Middle cerebral artery occlusion usually caused substantial decreases in local CBF. Variable reduction in flow correlated directly with the variable severity of deficit. Release of occlusion at up to 3 hours led to clinical improvement. Pathological examination showed microscopic foci of infarction after 15 to 30 minutes of ischemia, moderate to large infarcts after 2 to 3 hours of ischemia, and in most cases large infarcts after permanent MCA occlusion. Local CBF appeared to define thresholds for paralysis and infarction. When local flow dropped below about 23 cc/100 gm/min, reversible paralysis occurred. When local flow fell below 10 to 12 cc/100 gm/min for 2 to 3 hours or below 17 to 18 cc/100 gm/min during permanent occlusion, irreversible local damage was observed.

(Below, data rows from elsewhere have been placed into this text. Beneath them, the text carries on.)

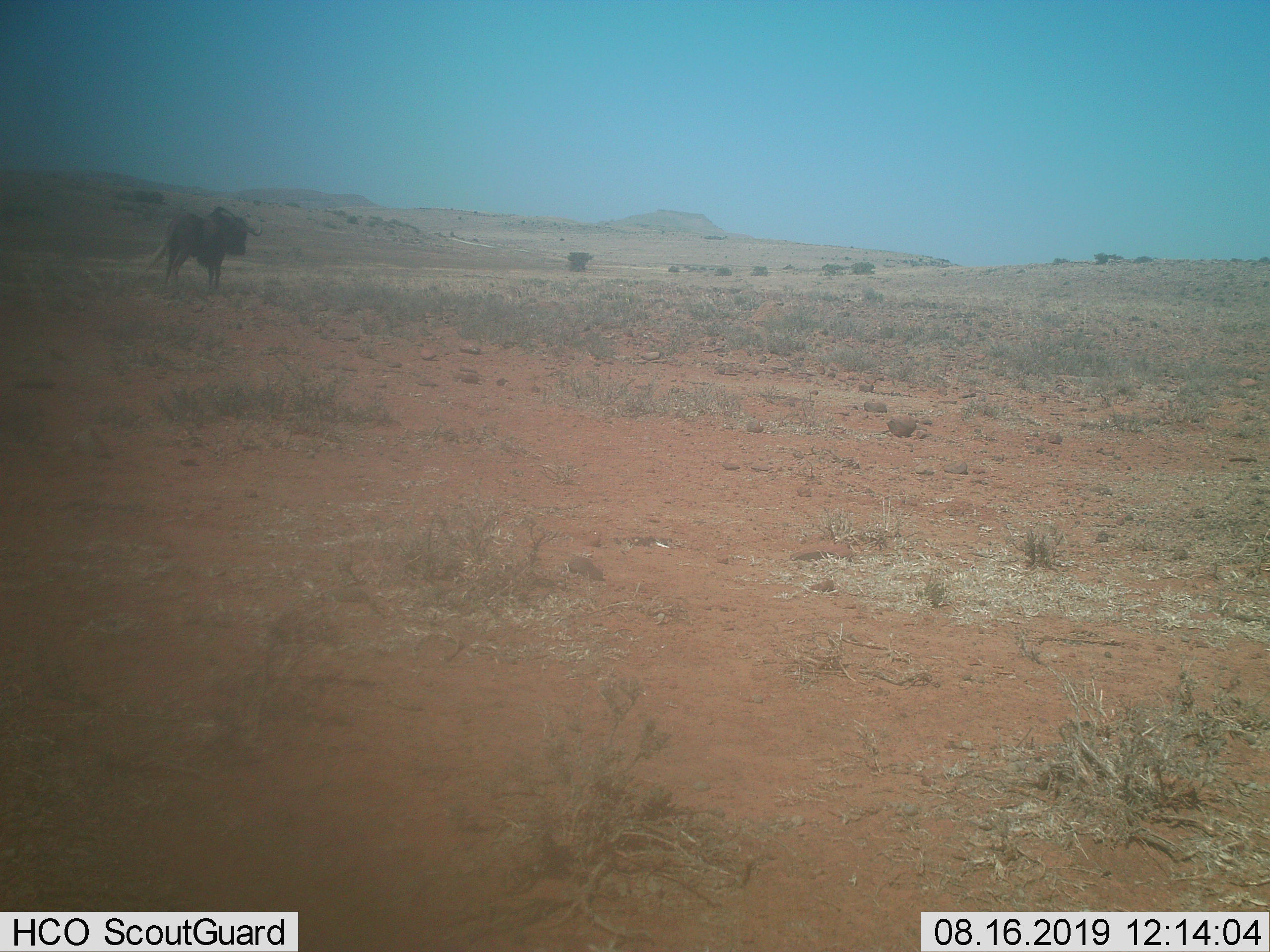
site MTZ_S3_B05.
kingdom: Animalia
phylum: Chordata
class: Mammalia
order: Artiodactyla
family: Bovidae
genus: Connochaetes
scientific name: Connochaetes gnou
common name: black wildebeest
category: wildebeestblack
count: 1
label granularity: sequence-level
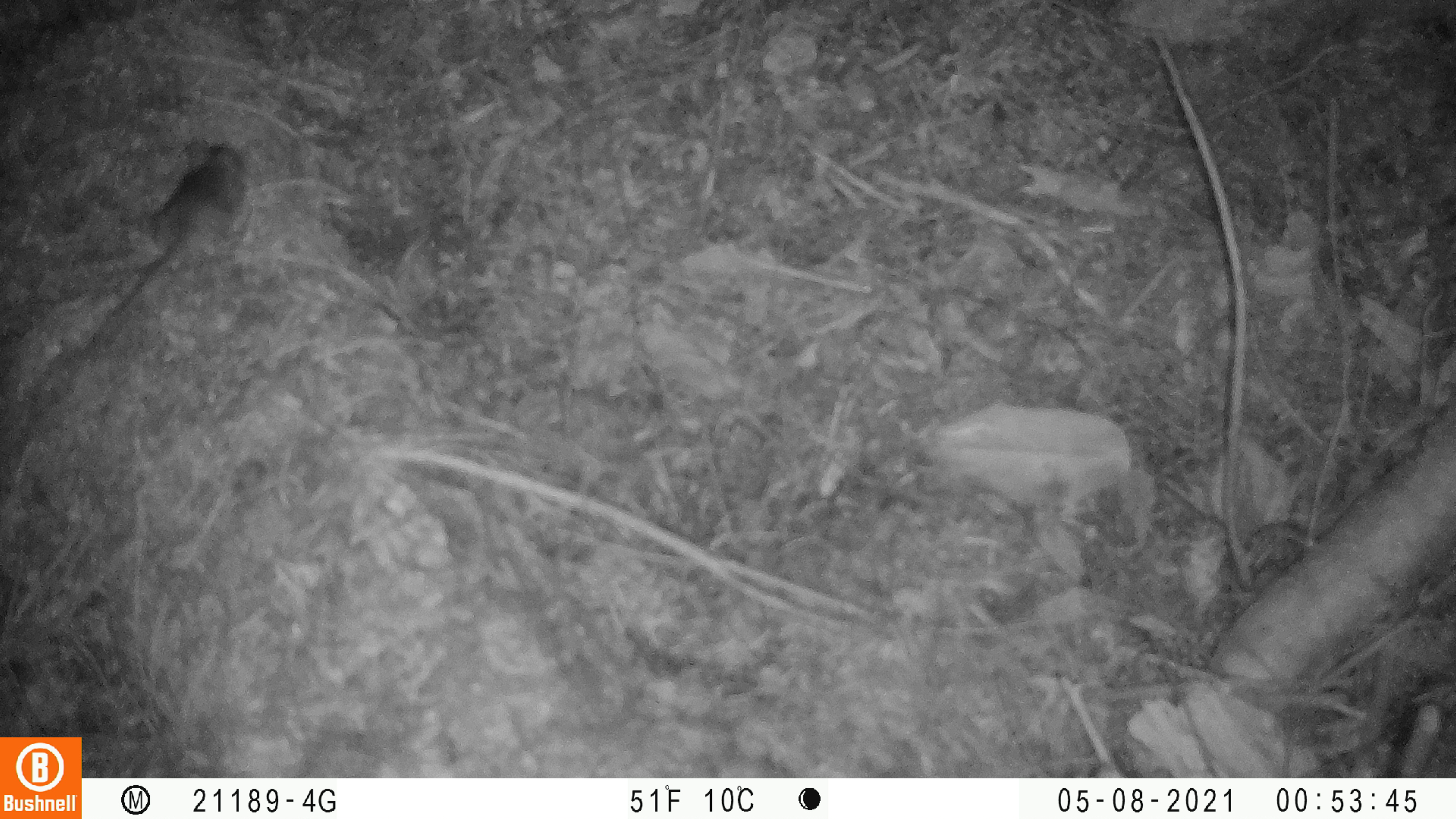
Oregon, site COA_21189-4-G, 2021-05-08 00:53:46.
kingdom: Animalia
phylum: Chordata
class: Mammalia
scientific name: Mammalia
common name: small mammal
Small mammal (Mammalia).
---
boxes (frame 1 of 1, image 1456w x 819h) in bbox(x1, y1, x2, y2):
small mammal: bbox(84, 135, 252, 353)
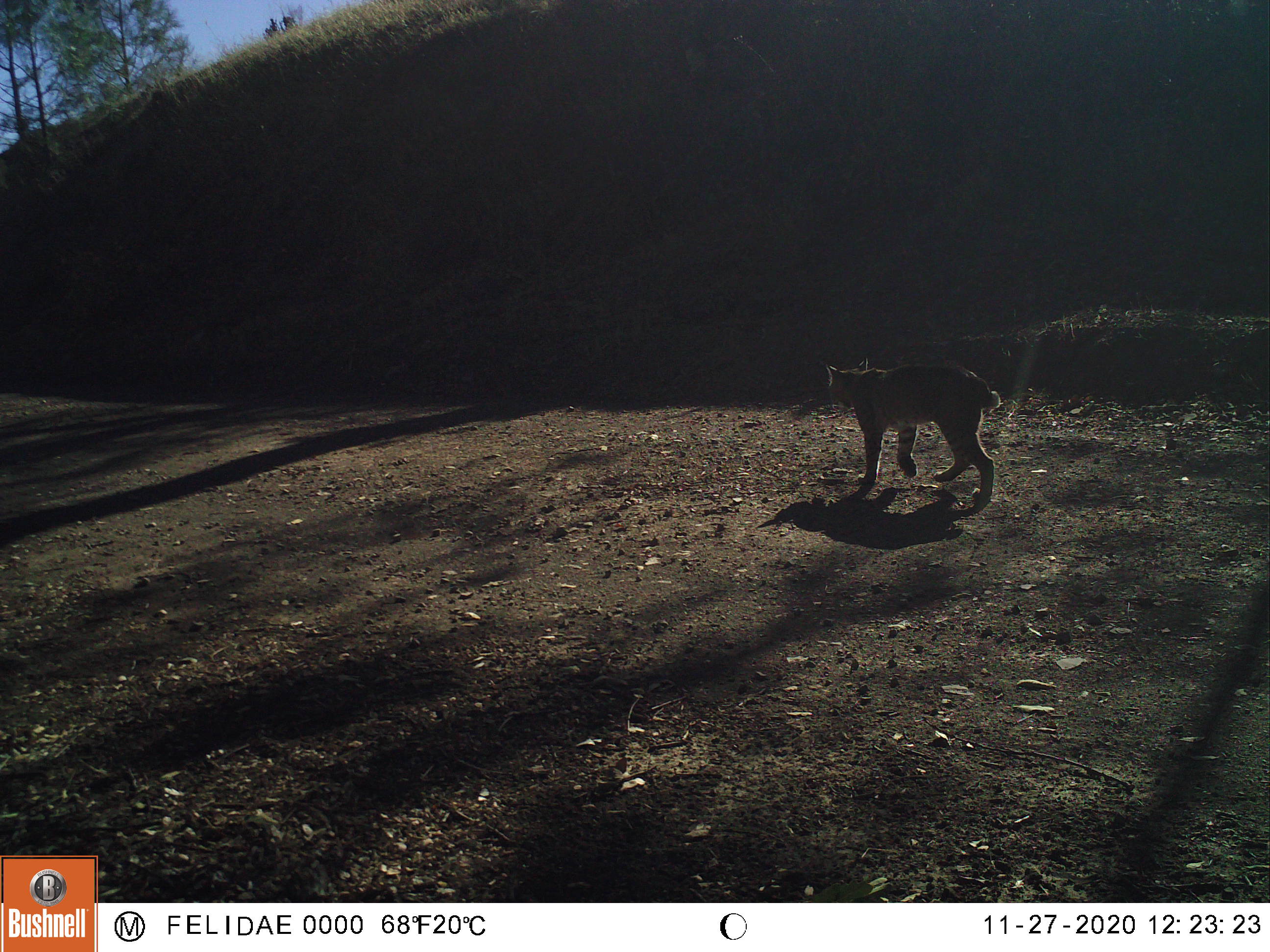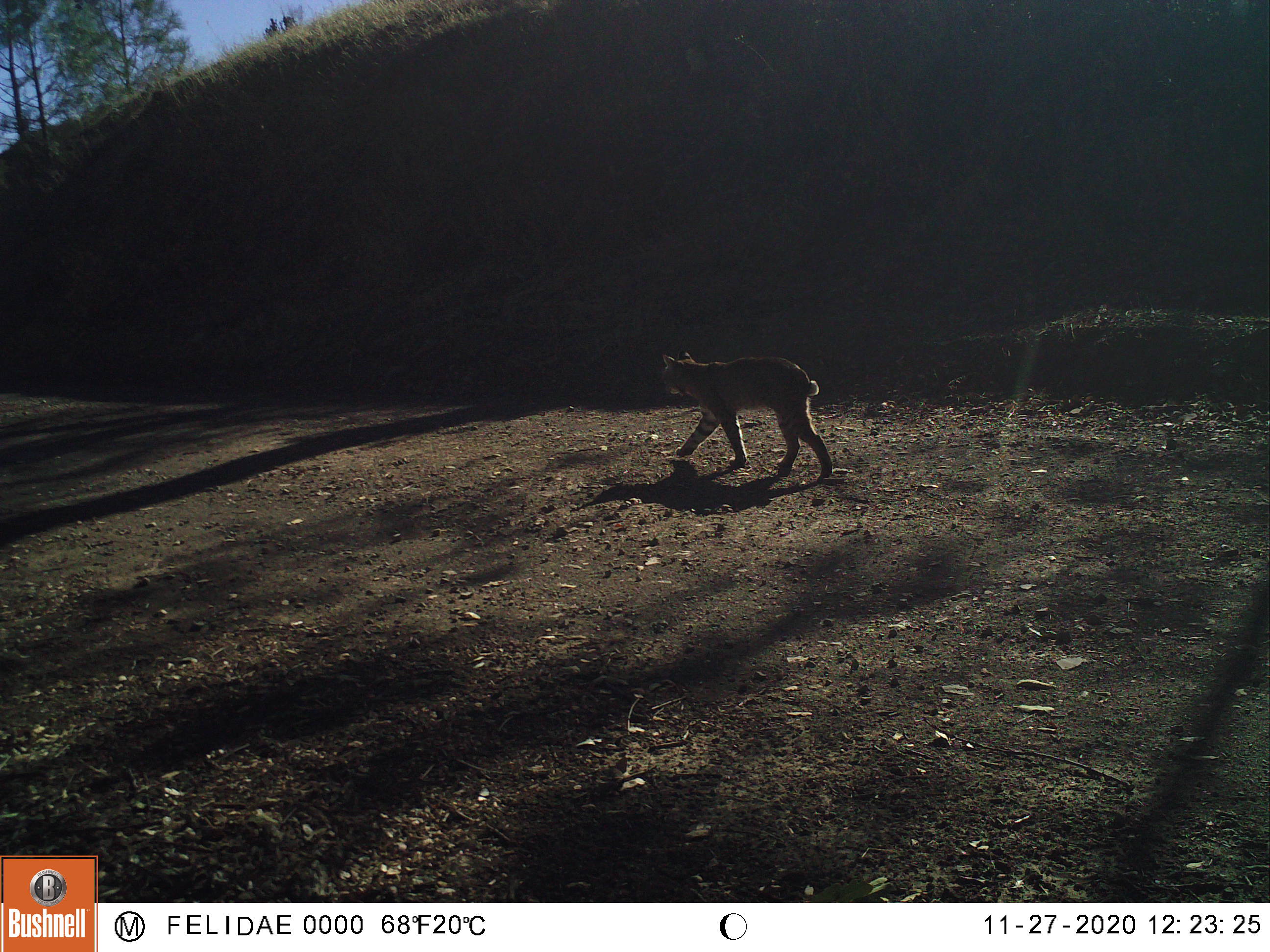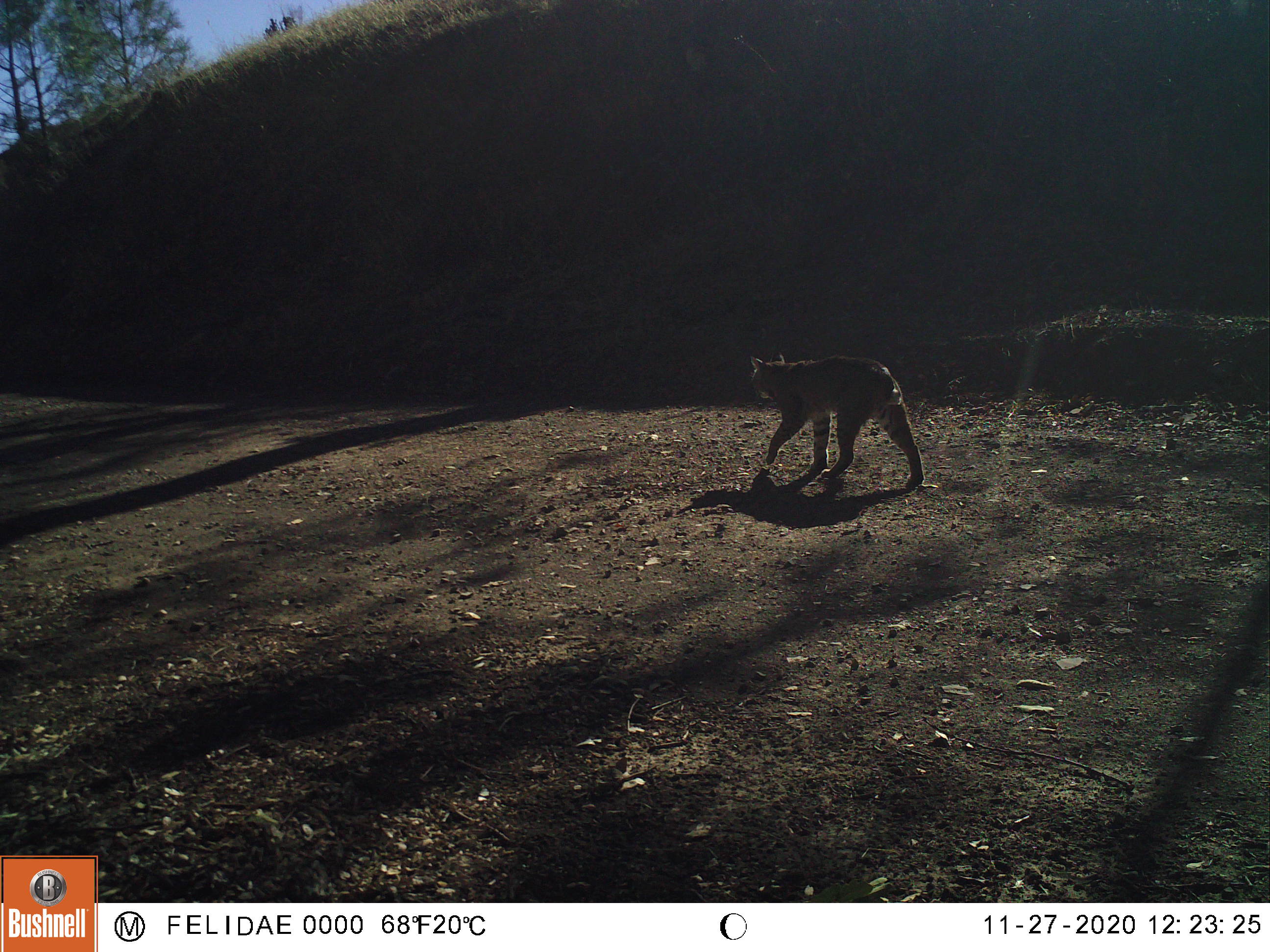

These studies imply that some cases of acute hemiplegia, with blood flow in the paralysis range, might be improved by surgical revascularization. Studies of local CBF might help identify suitable cases for emergency revascularization.

Article Information

Address for Dr. DeGirolami: Department of Pathology (Neuropathology), University of Massachusetts Medical Center, 55 Lake Avenue North, Worcester, Massachusetts 01605.

Address reprint requests to: Robert M. Crowell, M.D., Barrow Neurological Institute, 350 West Thomas Road, Phoenix, Arizona 85013.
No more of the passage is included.